Road to ML Engineer #37 - Markov Decision Process

Last Edited: 1/27/2025

The blog post introduces the Markov Decision Process in reinforcement learning.

ML

So far, we have been dealing with supervised learning (where we make models learn to predict the labels we provide) and unsupervised learning (where we do not provide labels and make models learn patterns, such as in PCA). In this article, we introduce a new paradigm of machine learning: the reinforcement learning paradigm.

Note: The content of this article is largely inspired by Reinforcement Learning: An Introduction by Sutton, S. R. & Barto, G. A. (2015).
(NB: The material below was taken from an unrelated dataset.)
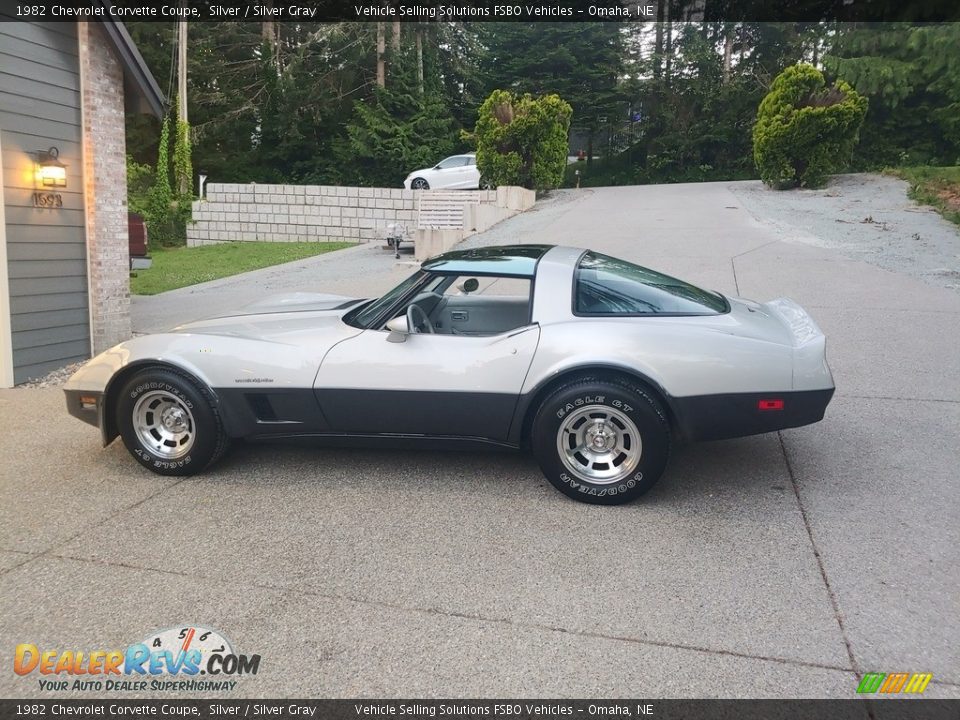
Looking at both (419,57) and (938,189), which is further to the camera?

I highly recommend checking it out.

What Is Reinforcement Learning?

Reinforcement learning is a unique paradigm of machine learning that studies reward-maximizing agents interacting with an environment. It is different from supervised machine learning in that there is no supervisor, and the agent has to explore the world on its own and shape its behavior. It is also different from unsupervised learning in that agents need to perform a series of actions to maximize rewards.

The uniqueness of this paradigm brings a unique set of challenges, the major one being the tradeoff between exploration and exploitation. While the agent needs to exploit the knowledge acquired through experience by performing the actions that led to rewards, it also needs to explore actions it has never performed, which might lead to better rewards. This tradeoff is irrelevant to supervised or unsupervised learning, which only focus on an isolated subproblem instead of the whole environment.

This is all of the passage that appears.